All that being said, this book is chock-full of information and as such is an extremely welcome addition to current psychedelic literature. This is a vastly under-studied topic, and new information whether related to neuroscience, or pure chemistry, or potentials for psychotherapy, is all extremely helpful for the growing academic and spiritual interest in this subject.
Rating:  Summary: Detailed discussion of the infamous drug Review: This is a detailed book on the chemistry, manufacture, and physiological effects of LSD. It includes comments by doctors and therapists who have used it in their practice, and information on some of the other medical uses. For example, until I saw this book, I wasn't aware that it had an application in the treatment of specialized stroke-like migraines, which is how the author first became involved with the drug. So apparently there is at least one legitimate medical use of the drug, if one credits the information and statements here.
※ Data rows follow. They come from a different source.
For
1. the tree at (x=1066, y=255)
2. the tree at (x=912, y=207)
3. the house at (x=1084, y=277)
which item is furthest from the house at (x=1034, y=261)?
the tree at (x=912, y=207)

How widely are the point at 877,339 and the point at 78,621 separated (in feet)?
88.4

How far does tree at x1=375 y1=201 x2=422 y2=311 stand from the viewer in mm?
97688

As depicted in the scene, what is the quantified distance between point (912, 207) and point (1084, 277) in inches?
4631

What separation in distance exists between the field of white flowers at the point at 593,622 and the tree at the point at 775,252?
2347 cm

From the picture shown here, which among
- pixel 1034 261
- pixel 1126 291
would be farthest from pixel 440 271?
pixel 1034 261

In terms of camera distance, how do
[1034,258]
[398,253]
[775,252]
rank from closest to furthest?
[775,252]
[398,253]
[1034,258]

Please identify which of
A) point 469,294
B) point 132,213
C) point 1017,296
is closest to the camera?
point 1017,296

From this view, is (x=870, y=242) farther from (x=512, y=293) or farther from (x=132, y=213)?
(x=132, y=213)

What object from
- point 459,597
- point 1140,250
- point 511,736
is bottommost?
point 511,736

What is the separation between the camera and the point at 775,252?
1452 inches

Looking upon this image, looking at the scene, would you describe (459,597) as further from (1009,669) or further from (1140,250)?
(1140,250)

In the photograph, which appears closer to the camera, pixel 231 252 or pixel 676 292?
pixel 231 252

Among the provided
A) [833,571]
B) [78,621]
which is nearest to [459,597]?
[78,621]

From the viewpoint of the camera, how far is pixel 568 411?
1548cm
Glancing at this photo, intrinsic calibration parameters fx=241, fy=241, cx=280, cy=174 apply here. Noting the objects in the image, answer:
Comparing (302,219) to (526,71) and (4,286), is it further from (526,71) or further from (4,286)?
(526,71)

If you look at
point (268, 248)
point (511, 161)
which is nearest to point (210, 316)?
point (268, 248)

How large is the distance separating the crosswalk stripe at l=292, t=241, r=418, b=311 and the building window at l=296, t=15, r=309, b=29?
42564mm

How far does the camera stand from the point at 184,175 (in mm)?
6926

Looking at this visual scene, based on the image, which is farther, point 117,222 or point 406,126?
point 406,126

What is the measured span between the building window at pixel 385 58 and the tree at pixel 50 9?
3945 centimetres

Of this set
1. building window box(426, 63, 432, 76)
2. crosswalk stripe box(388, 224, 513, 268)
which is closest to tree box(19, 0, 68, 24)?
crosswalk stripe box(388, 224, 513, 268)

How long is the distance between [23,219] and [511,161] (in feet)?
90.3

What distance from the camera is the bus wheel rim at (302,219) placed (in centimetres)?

I personally never understood the fascination with LSD. All it's really doing is altering the chemical reactions in the lower strata and cells of the retina, the retina being composed neuronally of the rods and cones, amacrine cells, bipolar cells, Muller cells, horizontal cells, and ganglion cells in more or less distinct layers, although there is some mixing to some extent. It's not even a retinal ganglional effect in the lateral geniculate nucleus, the main visual system ganglion, let alone a visual cortical effect. In other words, it's a pretty primitive effect that occurs "up front" at the sensory transducer of the visual system and doesn't affect, at least from a perception and sensation standpoint, the advanced visual information processing centers further down the line.
Now if there was something that actually affected the three cortical primary visual receiving areas in the occipital lobe, or cytoarchitectonic areas 17, 18, and 19 of Brodmann, you'd really have something, maybe something really mind expanding and mind blowing, instead of what you have with LSD.
And as for LSD being mind-expanding, well, it certainly is perception-altering, but the people I knew back in the 60s who took it certainly didn't became any brighter or more brilliant taking it, from what I could see. On the other hand, they seemed to think it was something important. Still, they didn't seem any more perceptive, creative, insightful, or smarter to me, although they often thought so. As someone once observed about Aldous Huxley's book, The Doors of Perception, in which he reported on his experiences, it wasn't so much that LSD helped him write more and better, so much as it helped him write more about LSD.
Anyway, I apologize for waxing a little nerdy, but the neurobiology of perception and sensation is a subject I know something about, that having been my area of interest for my master's and doctoral work. Although I've been out of school for a while, this was the consensus on the neurophysiological effects of LSD at the time, and perhaps you'll find my comments there useful.